== 原文

セクシーな家
   フランク・ロイド・ライトとセクシーな家 − そして私たち



 このコンセプトの項目では、「セクシーな家」について触れると共に、建築家フランク・ロイド・ライト(1869-1959)に対する、ある種のオマージュ(讃歌)になっているかもしれません。20世紀を代表する建築家の一人といわれたフランク・ロイド・ライトは、旧帝国ホテルなどの大きな建物だけでなく、住宅も数多く手がけました。

さて、晩年にライトが彫刻家のトニィ・スミスという人のインタビューを受けたときのこんな逸話が残っています。インタビューの場所は都会ではなく、緑豊かで、居ごこちの良い彼の工房だったと思われます。

 多くの意見を交換した最後に「ところでライトさん、何故あなたの設計した家はセクシーなのですか?」と問いかけたところ、彼は微笑んで言いました。「ハハーン、やっと君は解ったのだね!」―その時ライトは内心で、自分の建築の"最深部の核心"を一突きしてきた奴が目の前にいる、と思ったことでしょう。批評家やアカデミーの連中、設計の世界、彼の讃美者や弟子たちでさえ気づいていなかった彼の核心を。その時両者が何を了解しあったのかは興味あるところです。何故なら、彼ら2人は意気投合しその話題について、そばにご婦人がいたらとても話せないことや活字にすることも憚られるような"H"な話しも混じえて、どうやらたっぷり話し合ったらしいのですから。(このことについて語った米国の大学教授リチャード・ワインスタンは、2人の他の内容の会話を含めて、とても重要で「是非テープにとっておくべきだった」といっている程です)。※(1)

====
== 提示資料

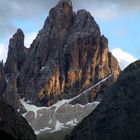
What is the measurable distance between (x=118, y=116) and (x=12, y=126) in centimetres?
968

====

## 取り組む課題
「セクシーな家」についての原文では、ライトとトニィ・スミスがその時何を了解しあったのかは興味あるところだとされています。その理由を原文に即して一文から三文で説明してください。

## 回答は以下
二人は意気投合し、その話題についてたっぷり話し合ったらしいからです。その話には、そばにご婦人がいたらとても話せないことや、活字にすることも憚られるような"H"な話も混じっていたようです。